Network of identified biomarkers and their functions in IPA

IPA is an integrated biological pathway analysis software based on cloud computing. With the support of highly structured biological information platform of Ingenuity Knowledge Base, all kinds of information concerning gene, protein, and drugs can be searched, and the interaction model among them can be constructed. In addition, the experimental data of metabolic group, genome, and protein group can be analyzed to predict diseases and functions. Therefore, the network of differentiated plasma metabolite between CIA and WJHL groups was constructed by IPA to enhance our understanding of the most relevant and potential candidate biomarkers and canonical pathways (CPs) of medication associated with CIA. In this path designer network (Fig. 8), the upregulated thiamine (red mark) and downregulated arachidonic acid (green mark) were observed. Five top CPs, which were relevant to CIA disease treated by WJHL, were identified. Furthermore, the representative significant CPs are illustrated in Fig. S3 by Fisher's exact test (P < 0.05). As shown in the interactive diagram of CP, 11 CPs were involved with 35 chemicals (11-hydroxyeicosatetraenoic acid, 12-hydroxyeicosatetraenoic acid, 15-hydroxyeicosatetraenoic acid, ACE, ACHE, ADRA2A, AKR1B1, arachidonic acid, CD209, CES1, CNR2, CYBA, D-glucose, DGAT1, Dgk, ELOVL5, ELOVL6, ENaC, FABP2, FABP3, FADS1, GIPR, KISS1R, Na+, K+-ATPase, NTS, palmitoleic acid, PKLR, PNPLA8, PON1, pyruvate kinase, SLC1A3, sorbitol, thiamine, THRSP, and TKT), and two (thiamine and arachidonic acid) out of these CPs were mainly associated with CIA treated by WJHL. Moreover, lipid metabolism, small molecule biochemistry, and carbohydrate metabolism were presumed to be related with the treatment of CIA with WJHL from IPA predictive analysis of disease and function. In general, multitargets and multipathways were included in the WJHL therapy in RA, and representative metabolites, such as thiamine and arachidonic acid, maybe the targeting regulatory molecular biomarkers. MIF (macrophage migration inhibitory factor, MIF)-mediated glucocorticoid regulation, MIF regulation of innate immunity, role of MAPK (mitogen-activated protein kinase, MAPK) signaling in the pathogenesis of influenza, anandamide degradation, and thiamin salvage III could be the major interfering signaling pathways.
image file: c8ra05528a-f8.tif
Fig. 8 Path designer network analysed by IPA of WJHL group compared to CIA group (red mark represented the upregulated biomarker, green mark represented the downregulated biomarker).

Discussion

The overall, interactive, and comprehensive features of metabonomics coincided with the characteristics of multicomponents, multiple targets, and overall regulation of traditional Chinese medicine. Metabolomics is the most remarkable breakthrough points for the modernization of TCM. In addition, TCM and its compound chemical composition will influence the equilibrium, concentration, and ratio of endogenous metabolites because the endogenous metabolite group is the end-point aggregation of the whole life cycle of gene–protein–metabolites. Therefore, we can elucidate the material basis and mechanism of the therapy of TCM by tracing the changes in endogenous metabolites.
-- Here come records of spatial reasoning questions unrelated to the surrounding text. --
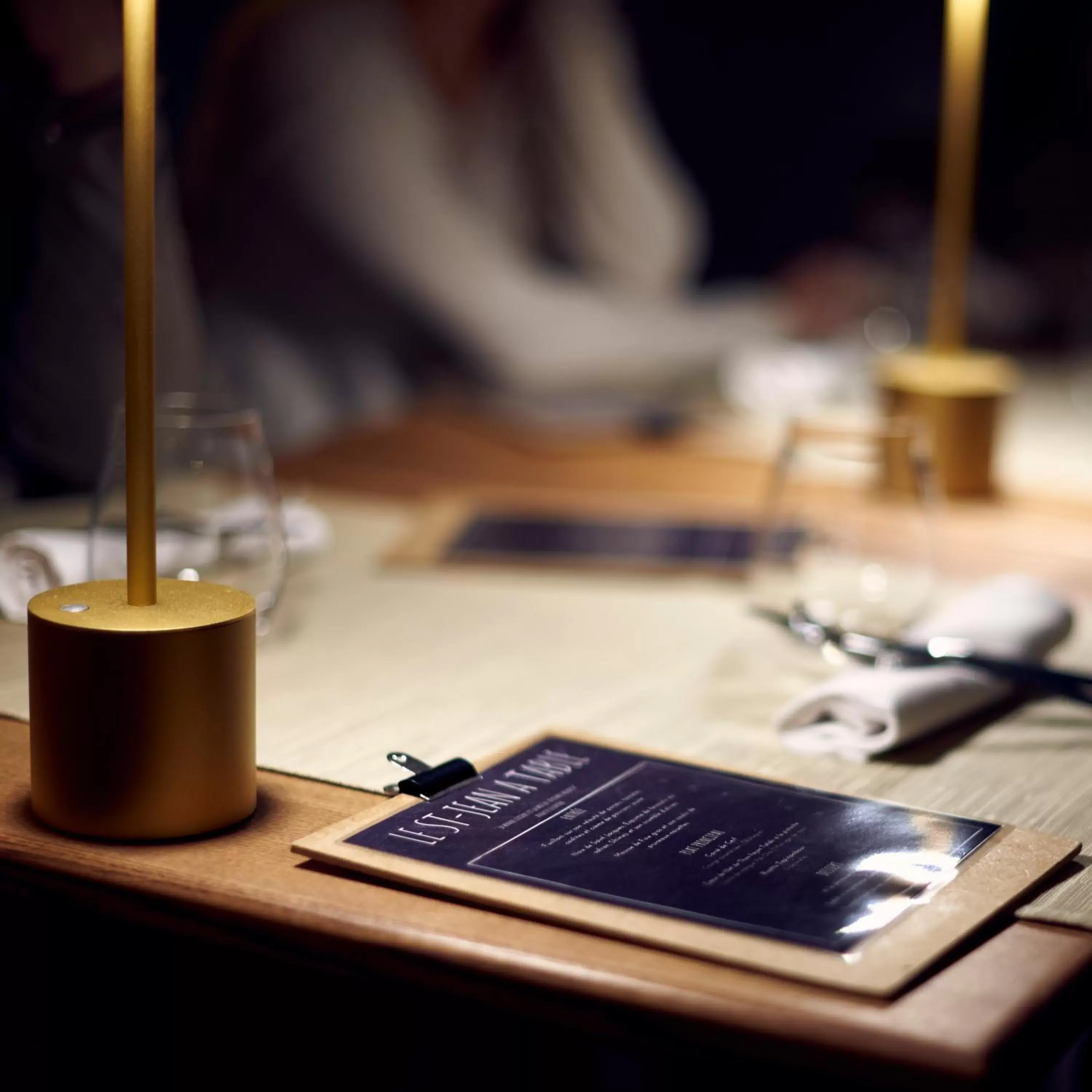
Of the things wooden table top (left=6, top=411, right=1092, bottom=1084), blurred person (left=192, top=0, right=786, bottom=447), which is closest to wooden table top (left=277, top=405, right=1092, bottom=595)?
blurred person (left=192, top=0, right=786, bottom=447)

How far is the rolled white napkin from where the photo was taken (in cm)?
67

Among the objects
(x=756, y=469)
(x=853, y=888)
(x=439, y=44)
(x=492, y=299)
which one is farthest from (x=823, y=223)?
(x=853, y=888)

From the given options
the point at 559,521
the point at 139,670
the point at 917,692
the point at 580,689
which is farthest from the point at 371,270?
the point at 139,670

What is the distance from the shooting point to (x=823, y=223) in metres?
3.45

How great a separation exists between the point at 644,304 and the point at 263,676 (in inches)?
62.8

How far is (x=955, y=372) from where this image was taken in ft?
3.96

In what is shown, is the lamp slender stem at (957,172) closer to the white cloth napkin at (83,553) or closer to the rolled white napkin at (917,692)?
the rolled white napkin at (917,692)

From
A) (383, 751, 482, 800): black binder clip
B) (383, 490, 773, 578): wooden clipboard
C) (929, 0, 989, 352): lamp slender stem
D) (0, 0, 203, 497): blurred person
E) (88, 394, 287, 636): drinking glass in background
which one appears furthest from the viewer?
(929, 0, 989, 352): lamp slender stem

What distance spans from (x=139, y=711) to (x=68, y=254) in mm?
536

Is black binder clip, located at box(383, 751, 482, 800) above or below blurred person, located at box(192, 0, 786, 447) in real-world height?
below

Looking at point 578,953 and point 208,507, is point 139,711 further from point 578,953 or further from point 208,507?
point 208,507

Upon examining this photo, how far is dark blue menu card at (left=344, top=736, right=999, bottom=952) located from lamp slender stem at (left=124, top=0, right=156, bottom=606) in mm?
135

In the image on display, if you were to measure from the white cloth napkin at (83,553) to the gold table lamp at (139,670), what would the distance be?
0.73 ft

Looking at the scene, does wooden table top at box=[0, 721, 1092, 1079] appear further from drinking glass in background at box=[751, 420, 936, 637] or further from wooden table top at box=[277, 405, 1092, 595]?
wooden table top at box=[277, 405, 1092, 595]
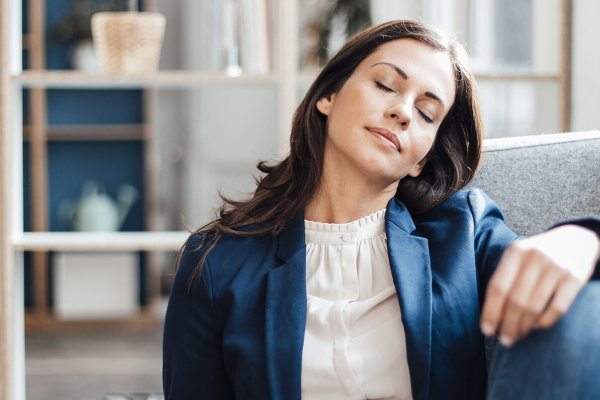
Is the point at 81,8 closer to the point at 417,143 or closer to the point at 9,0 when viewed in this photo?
the point at 9,0

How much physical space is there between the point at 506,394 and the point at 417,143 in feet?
1.73

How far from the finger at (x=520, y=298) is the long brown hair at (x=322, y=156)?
0.53 m

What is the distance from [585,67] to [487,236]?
1301 millimetres

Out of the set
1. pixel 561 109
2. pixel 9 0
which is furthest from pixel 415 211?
pixel 9 0

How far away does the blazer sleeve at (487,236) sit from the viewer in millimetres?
1326

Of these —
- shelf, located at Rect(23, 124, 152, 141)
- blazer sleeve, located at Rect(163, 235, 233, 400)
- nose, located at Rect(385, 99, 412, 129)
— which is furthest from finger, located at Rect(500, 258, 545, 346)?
shelf, located at Rect(23, 124, 152, 141)

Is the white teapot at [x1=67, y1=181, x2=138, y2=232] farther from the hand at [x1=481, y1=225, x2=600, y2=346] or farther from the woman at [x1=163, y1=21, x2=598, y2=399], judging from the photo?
the hand at [x1=481, y1=225, x2=600, y2=346]

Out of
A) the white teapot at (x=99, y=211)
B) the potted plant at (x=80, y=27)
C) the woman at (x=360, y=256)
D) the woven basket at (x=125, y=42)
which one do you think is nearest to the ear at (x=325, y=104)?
the woman at (x=360, y=256)

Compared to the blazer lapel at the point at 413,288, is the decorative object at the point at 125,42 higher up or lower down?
higher up

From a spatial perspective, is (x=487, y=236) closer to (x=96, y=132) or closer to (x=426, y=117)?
(x=426, y=117)

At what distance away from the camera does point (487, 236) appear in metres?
1.35

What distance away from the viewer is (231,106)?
5715 mm

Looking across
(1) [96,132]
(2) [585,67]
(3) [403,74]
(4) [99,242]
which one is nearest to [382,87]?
(3) [403,74]

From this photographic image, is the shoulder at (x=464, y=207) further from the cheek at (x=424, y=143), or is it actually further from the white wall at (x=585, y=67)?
the white wall at (x=585, y=67)
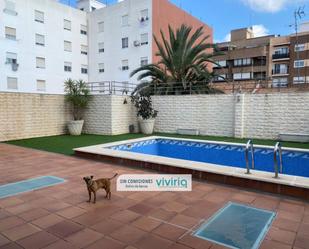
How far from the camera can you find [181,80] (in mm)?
15570

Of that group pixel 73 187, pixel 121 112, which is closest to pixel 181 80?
pixel 121 112

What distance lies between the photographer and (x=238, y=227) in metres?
3.10

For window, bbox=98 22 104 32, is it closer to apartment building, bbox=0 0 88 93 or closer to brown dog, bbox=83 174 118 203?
apartment building, bbox=0 0 88 93

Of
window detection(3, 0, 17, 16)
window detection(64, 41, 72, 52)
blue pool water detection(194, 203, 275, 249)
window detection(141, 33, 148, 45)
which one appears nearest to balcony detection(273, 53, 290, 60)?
window detection(141, 33, 148, 45)

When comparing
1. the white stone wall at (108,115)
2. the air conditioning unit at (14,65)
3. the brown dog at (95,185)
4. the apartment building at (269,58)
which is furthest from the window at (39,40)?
the brown dog at (95,185)

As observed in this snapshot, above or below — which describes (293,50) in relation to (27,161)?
above

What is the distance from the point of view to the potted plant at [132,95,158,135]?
13.4m

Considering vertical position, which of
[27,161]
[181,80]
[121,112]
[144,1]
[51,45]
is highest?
[144,1]

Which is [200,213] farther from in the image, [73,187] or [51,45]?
[51,45]

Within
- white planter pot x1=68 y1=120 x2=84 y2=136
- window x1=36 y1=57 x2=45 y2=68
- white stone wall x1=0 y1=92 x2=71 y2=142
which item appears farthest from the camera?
window x1=36 y1=57 x2=45 y2=68

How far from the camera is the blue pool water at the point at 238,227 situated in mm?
2773

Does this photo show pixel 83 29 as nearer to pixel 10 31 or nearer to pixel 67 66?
pixel 67 66

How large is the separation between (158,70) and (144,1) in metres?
11.4

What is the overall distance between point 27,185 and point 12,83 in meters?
20.8
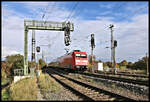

Metabolites identification indicated that 93 retention time–exact mass pairs in CIA group compared with the control group on day 30 to analyze the early pathogenesis of CIA. In addition, 68 regulated metabolites were determined in WJHL group compared with the CIA group on day 69 to identify the effect of WJHL for the treatment of CIA.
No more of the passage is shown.